Second: if writing is central to your intended use — journaling, drafting documents, longform notes. The non-laminated display with Apple Pencil has more perceptible lag than a laminated one, and for high-volume writing it’s the kind of friction that accumulates into real frustration. I know someone who bought the standard iPad for her graduate thesis writing, spent two months annoyed by the feel of the Pencil on screen, and upgraded to the Air. She’s happier. She’s also $250 poorer. Spend it the first time.
Everyone else: $349 is the right number.
The version to actually buy
Start at $349 for 128GB WiFi only, no cellular. You almost certainly don’t need cellular — your phone’s hotspot covers 95% of the situations where you’d want a connected iPad away from WiFi, at no additional monthly cost.
Spend the $20 extra within the education store if you’re a student or teacher — it gets you $40-50 off with the education discount.

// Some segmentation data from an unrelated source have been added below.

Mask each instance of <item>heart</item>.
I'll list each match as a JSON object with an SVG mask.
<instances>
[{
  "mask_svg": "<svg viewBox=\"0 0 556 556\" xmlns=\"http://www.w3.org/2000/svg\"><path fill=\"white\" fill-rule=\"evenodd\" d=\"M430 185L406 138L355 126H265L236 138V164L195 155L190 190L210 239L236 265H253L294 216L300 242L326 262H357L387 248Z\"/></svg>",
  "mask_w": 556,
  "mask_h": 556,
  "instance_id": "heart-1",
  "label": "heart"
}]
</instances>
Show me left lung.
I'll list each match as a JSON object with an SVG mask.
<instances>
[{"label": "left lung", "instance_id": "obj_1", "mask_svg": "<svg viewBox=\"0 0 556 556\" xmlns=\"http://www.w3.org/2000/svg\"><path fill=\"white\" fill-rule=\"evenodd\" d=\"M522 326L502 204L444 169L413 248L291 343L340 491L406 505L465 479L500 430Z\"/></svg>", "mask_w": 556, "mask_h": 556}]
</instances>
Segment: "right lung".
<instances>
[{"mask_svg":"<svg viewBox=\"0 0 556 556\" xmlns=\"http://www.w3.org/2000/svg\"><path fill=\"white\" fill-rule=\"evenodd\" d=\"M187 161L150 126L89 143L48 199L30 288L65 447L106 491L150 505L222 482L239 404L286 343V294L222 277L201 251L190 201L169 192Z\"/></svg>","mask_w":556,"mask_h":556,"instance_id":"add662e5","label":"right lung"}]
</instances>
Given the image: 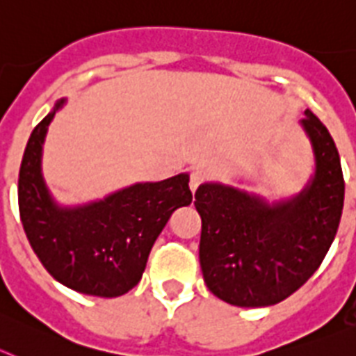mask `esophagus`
I'll use <instances>...</instances> for the list:
<instances>
[{
    "instance_id": "obj_1",
    "label": "esophagus",
    "mask_w": 356,
    "mask_h": 356,
    "mask_svg": "<svg viewBox=\"0 0 356 356\" xmlns=\"http://www.w3.org/2000/svg\"><path fill=\"white\" fill-rule=\"evenodd\" d=\"M204 179H206V174H204L202 170H193V172H191V175H190V188H191V191H193V193H195L197 188H199L200 184H202Z\"/></svg>"
}]
</instances>
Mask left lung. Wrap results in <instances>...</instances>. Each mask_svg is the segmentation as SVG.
I'll use <instances>...</instances> for the list:
<instances>
[{
    "instance_id": "8db88e82",
    "label": "left lung",
    "mask_w": 356,
    "mask_h": 356,
    "mask_svg": "<svg viewBox=\"0 0 356 356\" xmlns=\"http://www.w3.org/2000/svg\"><path fill=\"white\" fill-rule=\"evenodd\" d=\"M299 125L315 161L299 193L268 202L222 182H204L195 191L204 281L234 307H270L292 296L323 264L339 229L344 177L335 141L312 111Z\"/></svg>"
}]
</instances>
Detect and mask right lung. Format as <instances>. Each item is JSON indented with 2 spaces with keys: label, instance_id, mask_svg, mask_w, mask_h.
<instances>
[{
  "label": "right lung",
  "instance_id": "obj_1",
  "mask_svg": "<svg viewBox=\"0 0 356 356\" xmlns=\"http://www.w3.org/2000/svg\"><path fill=\"white\" fill-rule=\"evenodd\" d=\"M66 98L33 129L19 170V215L46 270L64 286L118 298L140 283L154 242L175 209L191 204L190 175L136 182L100 200L60 206L42 177V145Z\"/></svg>",
  "mask_w": 356,
  "mask_h": 356
}]
</instances>
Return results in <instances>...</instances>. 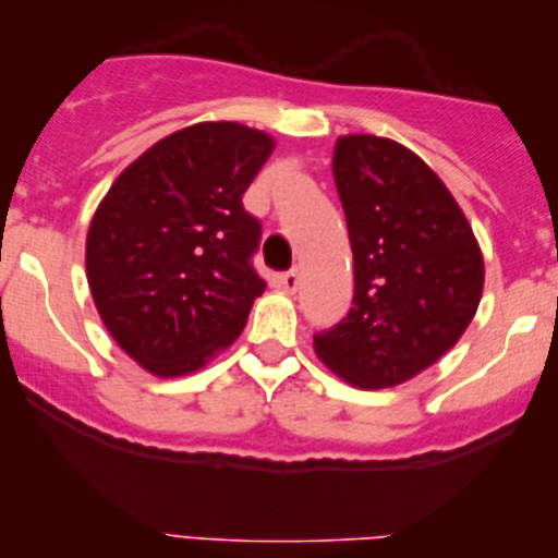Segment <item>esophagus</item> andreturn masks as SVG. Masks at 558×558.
I'll use <instances>...</instances> for the list:
<instances>
[{
	"instance_id": "34e87169",
	"label": "esophagus",
	"mask_w": 558,
	"mask_h": 558,
	"mask_svg": "<svg viewBox=\"0 0 558 558\" xmlns=\"http://www.w3.org/2000/svg\"><path fill=\"white\" fill-rule=\"evenodd\" d=\"M280 286H283V291L294 294L296 286H300V272H296V269H289V272H283V275H280Z\"/></svg>"
}]
</instances>
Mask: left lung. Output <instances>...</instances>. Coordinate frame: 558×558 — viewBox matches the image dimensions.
Listing matches in <instances>:
<instances>
[{"instance_id":"1","label":"left lung","mask_w":558,"mask_h":558,"mask_svg":"<svg viewBox=\"0 0 558 558\" xmlns=\"http://www.w3.org/2000/svg\"><path fill=\"white\" fill-rule=\"evenodd\" d=\"M331 170L353 251V307L313 337L315 353L359 388L399 386L470 326L481 247L451 191L404 145L348 134Z\"/></svg>"}]
</instances>
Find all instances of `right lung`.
Instances as JSON below:
<instances>
[{
	"label": "right lung",
	"instance_id": "right-lung-1",
	"mask_svg": "<svg viewBox=\"0 0 558 558\" xmlns=\"http://www.w3.org/2000/svg\"><path fill=\"white\" fill-rule=\"evenodd\" d=\"M275 143L243 123H194L118 174L94 213L86 272L112 340L159 378L238 340L267 283L243 194Z\"/></svg>",
	"mask_w": 558,
	"mask_h": 558
}]
</instances>
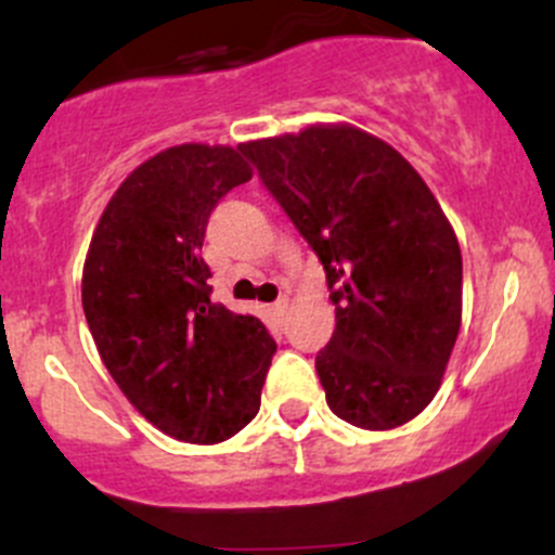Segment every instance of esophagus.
I'll use <instances>...</instances> for the list:
<instances>
[{
    "instance_id": "34e87169",
    "label": "esophagus",
    "mask_w": 555,
    "mask_h": 555,
    "mask_svg": "<svg viewBox=\"0 0 555 555\" xmlns=\"http://www.w3.org/2000/svg\"><path fill=\"white\" fill-rule=\"evenodd\" d=\"M287 309H289V298H287V295H282V298H279L276 304H273V311H276V313H287Z\"/></svg>"
}]
</instances>
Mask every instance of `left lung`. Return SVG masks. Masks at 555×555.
Masks as SVG:
<instances>
[{"instance_id": "1", "label": "left lung", "mask_w": 555, "mask_h": 555, "mask_svg": "<svg viewBox=\"0 0 555 555\" xmlns=\"http://www.w3.org/2000/svg\"><path fill=\"white\" fill-rule=\"evenodd\" d=\"M238 150L327 273L335 333L317 373L330 411L362 429L416 418L462 327V251L433 190L391 144L349 122Z\"/></svg>"}]
</instances>
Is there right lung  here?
Returning <instances> with one entry per match:
<instances>
[{
    "label": "right lung",
    "instance_id": "add662e5",
    "mask_svg": "<svg viewBox=\"0 0 555 555\" xmlns=\"http://www.w3.org/2000/svg\"><path fill=\"white\" fill-rule=\"evenodd\" d=\"M249 179L228 144L153 155L115 190L82 266V311L106 371L182 443H222L244 429L276 351L260 319L209 298L201 257L211 209Z\"/></svg>",
    "mask_w": 555,
    "mask_h": 555
}]
</instances>
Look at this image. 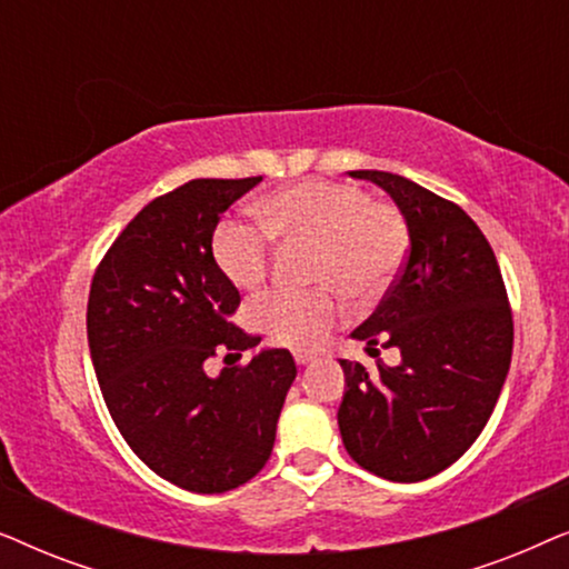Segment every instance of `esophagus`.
Listing matches in <instances>:
<instances>
[{
  "label": "esophagus",
  "instance_id": "obj_1",
  "mask_svg": "<svg viewBox=\"0 0 569 569\" xmlns=\"http://www.w3.org/2000/svg\"><path fill=\"white\" fill-rule=\"evenodd\" d=\"M316 360V355H310V352H295V362L298 365H310Z\"/></svg>",
  "mask_w": 569,
  "mask_h": 569
}]
</instances>
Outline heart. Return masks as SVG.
<instances>
[{
    "mask_svg": "<svg viewBox=\"0 0 569 569\" xmlns=\"http://www.w3.org/2000/svg\"><path fill=\"white\" fill-rule=\"evenodd\" d=\"M261 224L222 222L214 230L217 267L240 290H256L269 274L274 243L310 246L313 290H274L251 302V321L284 347H316L341 316L339 293L352 300L383 295L407 259L409 230L401 212L372 201L360 186L306 181L256 204Z\"/></svg>",
    "mask_w": 569,
    "mask_h": 569,
    "instance_id": "obj_1",
    "label": "heart"
}]
</instances>
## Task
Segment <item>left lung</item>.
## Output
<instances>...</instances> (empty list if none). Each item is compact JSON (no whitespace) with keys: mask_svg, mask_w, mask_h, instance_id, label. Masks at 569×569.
I'll use <instances>...</instances> for the list:
<instances>
[{"mask_svg":"<svg viewBox=\"0 0 569 569\" xmlns=\"http://www.w3.org/2000/svg\"><path fill=\"white\" fill-rule=\"evenodd\" d=\"M396 201L409 230L399 279L352 331L399 349L376 370L339 360V432L362 469L388 481L430 479L485 430L510 370L512 316L492 246L453 201L386 170H349Z\"/></svg>","mask_w":569,"mask_h":569,"instance_id":"left-lung-1","label":"left lung"}]
</instances>
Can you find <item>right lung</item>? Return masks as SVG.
<instances>
[{
	"instance_id": "add662e5",
	"label": "right lung",
	"mask_w": 569,
	"mask_h": 569,
	"mask_svg": "<svg viewBox=\"0 0 569 569\" xmlns=\"http://www.w3.org/2000/svg\"><path fill=\"white\" fill-rule=\"evenodd\" d=\"M259 181L197 178L152 199L90 284V357L116 427L158 477L199 495L263 469L298 376L287 349H261L217 378L204 368L261 341L230 321L240 295L212 253L220 214Z\"/></svg>"
}]
</instances>
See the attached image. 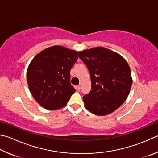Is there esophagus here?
<instances>
[{
	"label": "esophagus",
	"instance_id": "1",
	"mask_svg": "<svg viewBox=\"0 0 158 158\" xmlns=\"http://www.w3.org/2000/svg\"><path fill=\"white\" fill-rule=\"evenodd\" d=\"M75 88H76V90H77L79 91V90H80V89H81V87H80V85H77Z\"/></svg>",
	"mask_w": 158,
	"mask_h": 158
}]
</instances>
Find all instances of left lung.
Wrapping results in <instances>:
<instances>
[{"mask_svg": "<svg viewBox=\"0 0 158 158\" xmlns=\"http://www.w3.org/2000/svg\"><path fill=\"white\" fill-rule=\"evenodd\" d=\"M78 54L90 74L92 90L83 97L85 108L99 116L112 113L127 99L133 84L127 61L119 54L103 47Z\"/></svg>", "mask_w": 158, "mask_h": 158, "instance_id": "8db88e82", "label": "left lung"}]
</instances>
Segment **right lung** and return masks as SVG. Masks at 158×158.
Returning <instances> with one entry per match:
<instances>
[{
  "label": "right lung",
  "instance_id": "right-lung-1",
  "mask_svg": "<svg viewBox=\"0 0 158 158\" xmlns=\"http://www.w3.org/2000/svg\"><path fill=\"white\" fill-rule=\"evenodd\" d=\"M78 59L77 51L54 45L31 60L27 81L34 99L48 110L64 107L75 89L70 84V70Z\"/></svg>",
  "mask_w": 158,
  "mask_h": 158
}]
</instances>
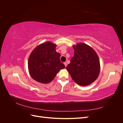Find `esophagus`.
<instances>
[{
	"mask_svg": "<svg viewBox=\"0 0 123 123\" xmlns=\"http://www.w3.org/2000/svg\"><path fill=\"white\" fill-rule=\"evenodd\" d=\"M64 65H65V67H66V66H67V63H66V62H65L64 63Z\"/></svg>",
	"mask_w": 123,
	"mask_h": 123,
	"instance_id": "1",
	"label": "esophagus"
}]
</instances>
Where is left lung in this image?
I'll return each instance as SVG.
<instances>
[{
  "instance_id": "left-lung-1",
  "label": "left lung",
  "mask_w": 123,
  "mask_h": 123,
  "mask_svg": "<svg viewBox=\"0 0 123 123\" xmlns=\"http://www.w3.org/2000/svg\"><path fill=\"white\" fill-rule=\"evenodd\" d=\"M74 56L66 67L73 80L85 86L95 81L100 72L98 56L91 47L83 43L73 46Z\"/></svg>"
}]
</instances>
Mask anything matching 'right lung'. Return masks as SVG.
Returning a JSON list of instances; mask_svg holds the SVG:
<instances>
[{"label":"right lung","mask_w":123,"mask_h":123,"mask_svg":"<svg viewBox=\"0 0 123 123\" xmlns=\"http://www.w3.org/2000/svg\"><path fill=\"white\" fill-rule=\"evenodd\" d=\"M56 47L53 43L46 42L32 52L28 60V68L33 79L41 83H48L59 70L65 68L60 61L61 54L55 51Z\"/></svg>","instance_id":"obj_1"}]
</instances>
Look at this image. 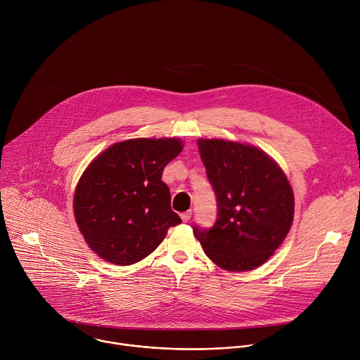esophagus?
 <instances>
[{
	"label": "esophagus",
	"mask_w": 360,
	"mask_h": 360,
	"mask_svg": "<svg viewBox=\"0 0 360 360\" xmlns=\"http://www.w3.org/2000/svg\"><path fill=\"white\" fill-rule=\"evenodd\" d=\"M191 217H192V212H191V211H186V212L181 214V219H182V222H188V221L191 219Z\"/></svg>",
	"instance_id": "esophagus-1"
}]
</instances>
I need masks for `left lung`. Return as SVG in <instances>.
Returning a JSON list of instances; mask_svg holds the SVG:
<instances>
[{
	"label": "left lung",
	"instance_id": "obj_1",
	"mask_svg": "<svg viewBox=\"0 0 360 360\" xmlns=\"http://www.w3.org/2000/svg\"><path fill=\"white\" fill-rule=\"evenodd\" d=\"M199 155L217 196L212 228L193 226L208 258L245 272L265 264L286 238L295 212L290 184L266 153L225 139H199Z\"/></svg>",
	"mask_w": 360,
	"mask_h": 360
}]
</instances>
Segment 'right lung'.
I'll use <instances>...</instances> for the list:
<instances>
[{"instance_id":"right-lung-1","label":"right lung","mask_w":360,"mask_h":360,"mask_svg":"<svg viewBox=\"0 0 360 360\" xmlns=\"http://www.w3.org/2000/svg\"><path fill=\"white\" fill-rule=\"evenodd\" d=\"M182 148L176 138L128 139L88 165L75 188L74 214L99 258L120 266L139 262L182 222L162 182L164 168Z\"/></svg>"}]
</instances>
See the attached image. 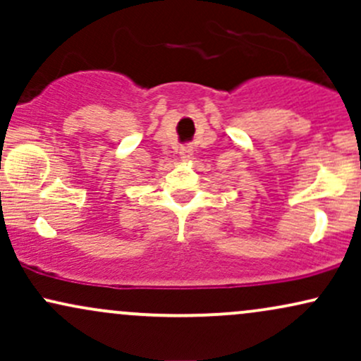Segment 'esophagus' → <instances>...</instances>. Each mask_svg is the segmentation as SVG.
Here are the masks:
<instances>
[{
    "label": "esophagus",
    "instance_id": "34e87169",
    "mask_svg": "<svg viewBox=\"0 0 361 361\" xmlns=\"http://www.w3.org/2000/svg\"><path fill=\"white\" fill-rule=\"evenodd\" d=\"M192 154H193V147L192 146H183V147H181V152H180L181 161H188L190 157H192Z\"/></svg>",
    "mask_w": 361,
    "mask_h": 361
}]
</instances>
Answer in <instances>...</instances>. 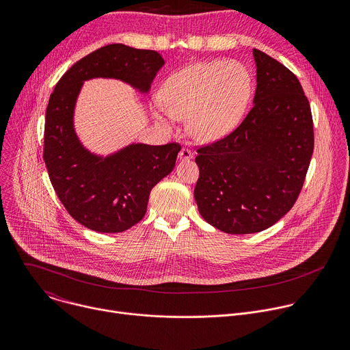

Do not buy the 64GB version because there is no 64GB version this year, which is Apple finally making a sensible call. 128GB is the base. Start there. Most people won’t need more.
One accessory that’s actually worth it: a case with a built-in stand. The Magic Keyboard Folio is excellent and also costs nearly as much as the iPad itself, which is a sentence that should give you pause. A $35 third-party folio case from Amazon that props the iPad up at a viewing angle is 90% of the utility at 5% of the cost.
The iPad has existed for fifteen years and the core pitch hasn’t changed: it’s a large screen that runs apps, it goes anywhere, and it’s better than a phone for anything that benefits from more space. The 11th generation doesn’t reinvent this. It executes it cleanly, at a price that’s held flat while everything else has gotten more expensive, with enough internal performance to last another four years without breaking a sweat.
I still can’t tell you exactly what you’ll use it for. That part’s on you. But I can tell you that if you figure it out, you’ll be glad you have it.